Итак, на чем мы остановились? Эротизм современной литературы -- не просто дань моде, если это мода, то она длится по меньшей мере три тысячи лет. Вообще вопрос уже давно не в том, как далеко мы можем переступать "приличия". Вопрос, дорогая, если вернуться к нашему разговору, в том, удалось ли бы мне рассказать историю любви подростка к зрелой женщине так, чтобы там было сказано "все" и вместе с тем нечто другое.
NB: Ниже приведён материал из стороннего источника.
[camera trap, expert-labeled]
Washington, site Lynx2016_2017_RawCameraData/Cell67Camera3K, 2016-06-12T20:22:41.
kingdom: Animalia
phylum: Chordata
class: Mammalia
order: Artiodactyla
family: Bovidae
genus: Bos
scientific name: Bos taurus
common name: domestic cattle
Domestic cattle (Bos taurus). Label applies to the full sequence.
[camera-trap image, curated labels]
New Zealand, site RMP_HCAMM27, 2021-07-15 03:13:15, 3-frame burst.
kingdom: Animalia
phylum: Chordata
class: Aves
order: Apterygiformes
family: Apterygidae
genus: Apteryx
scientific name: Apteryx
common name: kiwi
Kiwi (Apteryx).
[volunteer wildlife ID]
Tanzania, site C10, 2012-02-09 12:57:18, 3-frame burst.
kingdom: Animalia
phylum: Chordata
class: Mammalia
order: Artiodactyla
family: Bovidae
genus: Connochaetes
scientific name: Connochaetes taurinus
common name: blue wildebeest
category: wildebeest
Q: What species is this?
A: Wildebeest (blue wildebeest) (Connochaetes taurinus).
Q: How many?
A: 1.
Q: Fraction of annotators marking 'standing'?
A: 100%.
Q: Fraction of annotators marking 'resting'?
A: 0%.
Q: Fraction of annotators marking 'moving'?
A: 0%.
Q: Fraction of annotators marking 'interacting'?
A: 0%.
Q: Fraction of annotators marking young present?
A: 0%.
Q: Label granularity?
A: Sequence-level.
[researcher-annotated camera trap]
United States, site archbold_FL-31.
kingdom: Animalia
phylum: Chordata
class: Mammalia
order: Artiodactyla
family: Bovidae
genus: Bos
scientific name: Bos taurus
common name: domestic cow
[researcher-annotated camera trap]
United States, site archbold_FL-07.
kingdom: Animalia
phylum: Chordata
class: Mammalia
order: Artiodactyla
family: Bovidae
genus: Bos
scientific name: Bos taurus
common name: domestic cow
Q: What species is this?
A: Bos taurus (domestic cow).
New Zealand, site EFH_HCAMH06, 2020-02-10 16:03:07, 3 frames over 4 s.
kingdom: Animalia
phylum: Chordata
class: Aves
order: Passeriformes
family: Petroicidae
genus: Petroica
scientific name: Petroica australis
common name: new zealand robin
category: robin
"Первый поцелуй -- начало философии", фраза из фрагментов любимого мной и Вами Новалиса. Сенсация, потрясшая европейское общество три четверти века назад, когда было во всеуслышание заявлено, что невинный ребенок есть сексуальное существо и что чуть ли не все движения человеческой души могут быть редуцированы к полу, заряжены полом, -- эта сенсация не то чтобы опровергнута, но отцвела. Обе стороны уравнения можно переставить местами. Сексуальность сама выступает в качестве универсального знака, и язык подхватывает эту двусмысленность, лучше сказать -- язык навязывает нам свою двусмысленность, язык осциллирует. И это то, что я больше всего ценю в литературе. Может быть, истинное отличие порнографической словесности от непорнографической состоит в том, что порнография представляет собой вырождение языка в код. Порнограмма может быть прочитана лишь одним--единственным способом. В порнографическом романе, как и в порнографическом кинофильме, все есть как есть и все происходит как оно происходит. Пожалуй, единственная художественная вольность, единственное отступление от действительности -- фантастическая неутомимость партнеров.
Порнография девственно наивна. Порнография однозначна. Вот то, что противоречит природе романа, который не знает, чего хочет, допускает бесчисленное множество интерпретаций и в конечном счете уходит, ускользает от всякой интерпретации. В этом состоит источник бесконечных недоразумений между романистом и его критиками и читателями, всегда склонными вкладывать в книгу неожиданный для его создателя и притом один--единственный смысл. Автор порнографических произведений не имеет оснований жаловаться на непонимание -- у него никогда не бывает недоразумений с читателем.
Язык истины, уловить которую так же трудно, как поймать в невод русалку, единственно возможный язык, который нам придется отыскивать заново, -- откровенно-прикровенен. Это язык чувственный и философский, метафорически двусмысленный, бесстрашно-уклончивый, язык, который осциллирует, как луч между зеркалами, это речь об этом и одновременно не об этом. До свидания, дорогая, я чувствую, что никогда не смогу поставить точку. До следующего раза.